What a terrifying, awe-inspiring determination!

"'Murderers wear golden belts, bridge-builders rot without graves!'" Yan's voice rose, deep and thunderous. "This world has no justice! The Heavenly Dao knows no good or evil! The cruel thrive, the kind perish! The mighty slay and dominate without consequence! That's why the Yellow Springs Emperor sought to redefine justice—to make the wicked suffer and the virtuous prosper! He wanted all beings to know—three feet above your head, gods watch your every act! Not even those who achieve immortality escape judgment! So he built reincarnation—to make retribution real!"

The dragon's roar shook Fang Han's mind.

"They call us demons," Yan bellowed, "but what we sought was pure, open, and righteous! Our purpose was justice itself!
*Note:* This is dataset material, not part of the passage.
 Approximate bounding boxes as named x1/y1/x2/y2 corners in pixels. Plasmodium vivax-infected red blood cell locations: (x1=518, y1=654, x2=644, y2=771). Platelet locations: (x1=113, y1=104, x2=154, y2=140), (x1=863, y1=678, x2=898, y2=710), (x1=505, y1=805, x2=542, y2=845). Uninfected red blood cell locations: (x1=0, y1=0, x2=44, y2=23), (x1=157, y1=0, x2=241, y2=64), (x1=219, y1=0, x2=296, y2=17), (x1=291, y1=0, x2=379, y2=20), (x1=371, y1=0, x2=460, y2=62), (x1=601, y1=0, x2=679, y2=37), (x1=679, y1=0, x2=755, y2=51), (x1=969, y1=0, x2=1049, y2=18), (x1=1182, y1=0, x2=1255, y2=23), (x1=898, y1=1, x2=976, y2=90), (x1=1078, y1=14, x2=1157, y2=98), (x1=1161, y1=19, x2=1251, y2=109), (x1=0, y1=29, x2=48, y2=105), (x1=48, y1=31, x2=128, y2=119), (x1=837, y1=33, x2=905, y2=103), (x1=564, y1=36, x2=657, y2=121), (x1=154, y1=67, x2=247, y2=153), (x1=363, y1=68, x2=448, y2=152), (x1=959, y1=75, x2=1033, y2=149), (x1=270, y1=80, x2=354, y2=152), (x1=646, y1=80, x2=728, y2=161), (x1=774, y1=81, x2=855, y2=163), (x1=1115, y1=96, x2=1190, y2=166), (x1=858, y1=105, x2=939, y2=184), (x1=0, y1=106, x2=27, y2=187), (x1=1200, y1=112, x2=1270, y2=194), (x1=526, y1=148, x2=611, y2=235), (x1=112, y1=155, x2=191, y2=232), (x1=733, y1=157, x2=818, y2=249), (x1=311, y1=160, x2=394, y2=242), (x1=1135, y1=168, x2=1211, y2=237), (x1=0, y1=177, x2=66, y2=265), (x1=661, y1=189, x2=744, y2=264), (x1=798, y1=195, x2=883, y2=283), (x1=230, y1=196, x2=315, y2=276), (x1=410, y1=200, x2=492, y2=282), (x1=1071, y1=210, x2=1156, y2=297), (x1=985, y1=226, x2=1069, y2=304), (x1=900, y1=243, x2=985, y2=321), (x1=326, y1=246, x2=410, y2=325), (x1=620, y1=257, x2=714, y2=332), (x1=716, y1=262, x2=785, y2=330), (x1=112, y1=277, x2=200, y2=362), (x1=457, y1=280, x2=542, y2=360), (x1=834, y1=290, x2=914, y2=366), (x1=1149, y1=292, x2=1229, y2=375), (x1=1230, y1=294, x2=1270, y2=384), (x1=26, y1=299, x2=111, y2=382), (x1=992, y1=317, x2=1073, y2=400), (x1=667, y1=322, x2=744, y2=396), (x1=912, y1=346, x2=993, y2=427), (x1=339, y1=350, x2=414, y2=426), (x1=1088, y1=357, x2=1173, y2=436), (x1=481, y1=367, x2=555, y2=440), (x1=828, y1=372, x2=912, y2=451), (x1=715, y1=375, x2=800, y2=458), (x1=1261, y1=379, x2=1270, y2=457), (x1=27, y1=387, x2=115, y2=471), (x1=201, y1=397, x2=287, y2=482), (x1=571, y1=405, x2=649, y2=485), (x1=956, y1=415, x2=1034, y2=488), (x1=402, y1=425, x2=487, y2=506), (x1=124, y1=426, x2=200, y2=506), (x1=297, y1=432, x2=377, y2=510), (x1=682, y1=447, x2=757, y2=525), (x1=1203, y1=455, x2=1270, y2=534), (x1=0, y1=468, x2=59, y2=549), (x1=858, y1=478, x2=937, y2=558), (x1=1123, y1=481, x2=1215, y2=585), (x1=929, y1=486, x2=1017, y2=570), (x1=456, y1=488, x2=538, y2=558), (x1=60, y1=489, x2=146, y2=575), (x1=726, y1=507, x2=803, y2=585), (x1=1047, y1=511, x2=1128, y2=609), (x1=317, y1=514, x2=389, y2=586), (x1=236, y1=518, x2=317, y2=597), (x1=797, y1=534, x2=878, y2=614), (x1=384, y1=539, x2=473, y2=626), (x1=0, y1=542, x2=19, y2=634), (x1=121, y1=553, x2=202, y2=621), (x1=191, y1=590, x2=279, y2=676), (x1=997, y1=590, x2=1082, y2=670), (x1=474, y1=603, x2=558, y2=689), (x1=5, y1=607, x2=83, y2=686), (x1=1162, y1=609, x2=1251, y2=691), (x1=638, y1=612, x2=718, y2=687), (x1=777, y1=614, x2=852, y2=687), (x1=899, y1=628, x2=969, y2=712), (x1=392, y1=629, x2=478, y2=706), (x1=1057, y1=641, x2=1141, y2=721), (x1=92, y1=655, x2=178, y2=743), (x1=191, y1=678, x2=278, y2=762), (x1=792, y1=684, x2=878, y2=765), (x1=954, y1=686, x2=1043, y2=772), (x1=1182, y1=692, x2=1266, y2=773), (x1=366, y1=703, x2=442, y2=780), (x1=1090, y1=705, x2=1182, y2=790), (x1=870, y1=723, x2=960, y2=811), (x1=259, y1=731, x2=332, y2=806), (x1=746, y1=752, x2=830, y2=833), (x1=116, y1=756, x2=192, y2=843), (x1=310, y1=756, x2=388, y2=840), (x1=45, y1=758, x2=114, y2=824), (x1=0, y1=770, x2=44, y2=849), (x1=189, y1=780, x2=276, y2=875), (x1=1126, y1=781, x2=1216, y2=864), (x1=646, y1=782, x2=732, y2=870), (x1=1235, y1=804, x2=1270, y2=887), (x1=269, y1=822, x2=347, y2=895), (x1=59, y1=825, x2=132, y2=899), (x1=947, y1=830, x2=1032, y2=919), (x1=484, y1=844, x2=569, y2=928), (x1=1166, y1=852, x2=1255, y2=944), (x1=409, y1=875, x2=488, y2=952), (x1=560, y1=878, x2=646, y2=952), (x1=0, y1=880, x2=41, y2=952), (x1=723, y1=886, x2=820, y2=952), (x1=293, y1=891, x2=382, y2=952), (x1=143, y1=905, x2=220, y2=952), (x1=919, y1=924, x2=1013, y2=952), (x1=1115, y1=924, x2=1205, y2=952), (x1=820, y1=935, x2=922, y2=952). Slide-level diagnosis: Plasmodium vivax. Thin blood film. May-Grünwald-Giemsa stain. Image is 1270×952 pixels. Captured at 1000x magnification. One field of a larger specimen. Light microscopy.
To make the heavens remember the word retribution!"

"To make the heavens remember…" Fang Han murmured. "Justice… consequence… good and evil…"

The idea struck him like lightning.

Good deeds rewarded, evil punished—

A world governed by justice—

That was the Yellow Springs Emperor's dream.
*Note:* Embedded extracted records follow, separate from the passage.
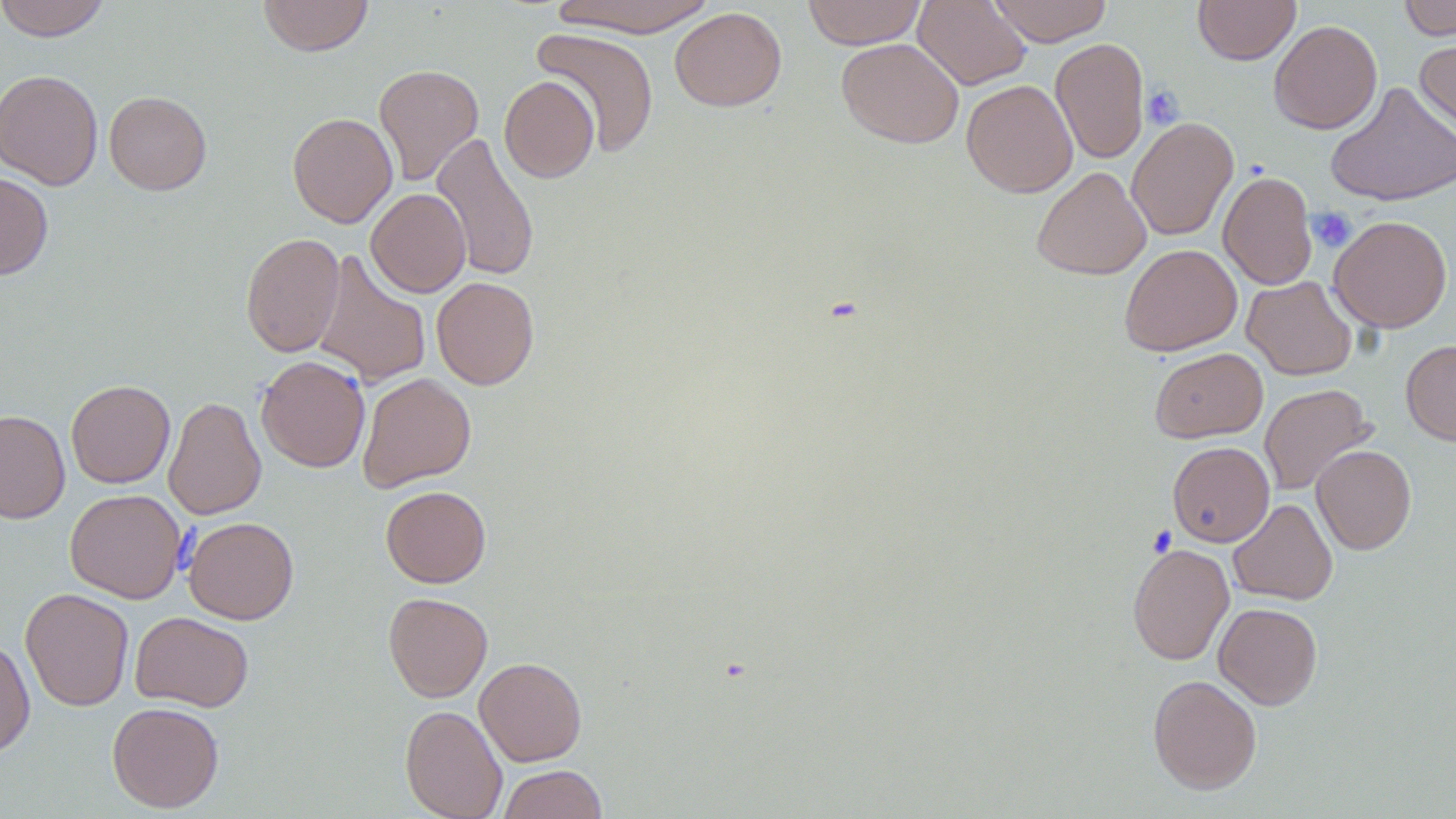

Summary:
  - Coordinate format: approximate bounding boxes as named x1/y1/x2/y2 corners in pixels
  - Platelet locations: (x1=1141, y1=85, x2=1184, y2=129), (x1=1307, y1=207, x2=1357, y2=252)
  - Uninfected red blood cell locations: (x1=0, y1=0, x2=111, y2=41), (x1=257, y1=0, x2=374, y2=56), (x1=548, y1=0, x2=718, y2=37), (x1=802, y1=0, x2=927, y2=49), (x1=913, y1=0, x2=1030, y2=90), (x1=988, y1=0, x2=1112, y2=46), (x1=1193, y1=0, x2=1300, y2=65), (x1=1399, y1=0, x2=1456, y2=40), (x1=669, y1=6, x2=787, y2=112), (x1=1268, y1=19, x2=1382, y2=134), (x1=532, y1=27, x2=660, y2=157), (x1=1414, y1=35, x2=1456, y2=142), (x1=1050, y1=37, x2=1149, y2=164), (x1=836, y1=38, x2=964, y2=148), (x1=373, y1=64, x2=484, y2=186), (x1=1, y1=69, x2=103, y2=190), (x1=499, y1=76, x2=600, y2=183), (x1=961, y1=79, x2=1078, y2=198), (x1=1325, y1=81, x2=1456, y2=207), (x1=104, y1=91, x2=212, y2=195), (x1=287, y1=113, x2=398, y2=228), (x1=1126, y1=117, x2=1238, y2=241), (x1=430, y1=131, x2=540, y2=282), (x1=1031, y1=166, x2=1152, y2=280), (x1=1218, y1=171, x2=1317, y2=290), (x1=0, y1=172, x2=53, y2=280), (x1=366, y1=188, x2=471, y2=297), (x1=1329, y1=215, x2=1452, y2=333), (x1=240, y1=232, x2=345, y2=357), (x1=1119, y1=243, x2=1242, y2=356), (x1=312, y1=250, x2=431, y2=388), (x1=1242, y1=275, x2=1357, y2=380), (x1=432, y1=277, x2=539, y2=390), (x1=1401, y1=339, x2=1456, y2=445), (x1=1150, y1=347, x2=1267, y2=443), (x1=256, y1=355, x2=371, y2=473), (x1=358, y1=373, x2=476, y2=492), (x1=66, y1=379, x2=175, y2=488), (x1=1259, y1=384, x2=1375, y2=495), (x1=163, y1=395, x2=265, y2=520), (x1=0, y1=410, x2=70, y2=524), (x1=1167, y1=441, x2=1275, y2=547), (x1=1311, y1=444, x2=1416, y2=554), (x1=381, y1=485, x2=491, y2=587), (x1=65, y1=489, x2=186, y2=603), (x1=1228, y1=498, x2=1337, y2=605), (x1=183, y1=516, x2=299, y2=624), (x1=1127, y1=543, x2=1234, y2=665), (x1=20, y1=588, x2=134, y2=711), (x1=383, y1=592, x2=493, y2=702), (x1=1213, y1=602, x2=1323, y2=709), (x1=130, y1=611, x2=254, y2=712), (x1=0, y1=638, x2=35, y2=759), (x1=474, y1=657, x2=587, y2=766), (x1=1148, y1=674, x2=1262, y2=794), (x1=107, y1=701, x2=224, y2=813), (x1=400, y1=704, x2=508, y2=819), (x1=497, y1=765, x2=608, y2=819)
  - Slide-level diagnosis: no evidence of blood parasites
  - Preparation: thin blood smear
  - Magnification: 1000x
  - Field of view: single
  - Image size: 1456×819 pixels
  - Stain: May-Grünwald-Giemsa
  - Modality: optical microscopy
"Yet," Fang Han said slowly, "the Yellow Springs Sect also slaughtered countless beings and refined their souls into pills to strengthen itself. Isn't that the height of cruelty?"

"To reach the summit of light," Yan sighed, "one must sometimes walk through darkness. Even the Emperor wavered on that truth. But in the end, he chose to embrace it—'Without destruction, there can be no creation,' he said. That was his law. And that was his doom."

Fang Han fell silent for a long while before whispering, "Perhaps that was his mistake. To reach the light, one must walk with light. Justice forged through darkness isn't justice—it's hypocrisy. If one's heart is corrupt, how can one demand others be pure?"

Then he began to reflect deeply on himself. "I've never slain the innocent. Those stewards of the Fang estate—I killed them because they oppressed me beyond forgiveness. The sand bandits, the yaksha, the asura, the Heavenly Demon—all of them killed and devoured men; their deaths were deserved. Liu Kang's death came from Hong Yi; I had no hand in it, and I even tried to save him. As for Senior Sister Mo and the others—I could've silenced them to protect myself, but I didn't. I only took their flying swords to survive—they intended to use me as bait for the Red Powder Prince, and I ended up saving their lives instead."

He examined each deed, one by one, weighing motive and consequence.

In the end, Fang Han found no stain on his conscience. His actions, harsh as they were, stemmed from necessity and fairness—not malice. He had walked a perilous path, but not a dark one.

As he interrogated his own heart, clarity dawned. His spirit felt lighter, purer—like crystal being polished from within.

Then he saw it: in the depths of his mind, countless threads of light shimmered softly, fine yet unyielding, their glow steady and serene.

They were like strands of sacred jade—pure, translucent, and radiant.

His will had been refined.

His spirit was reborn in brilliance.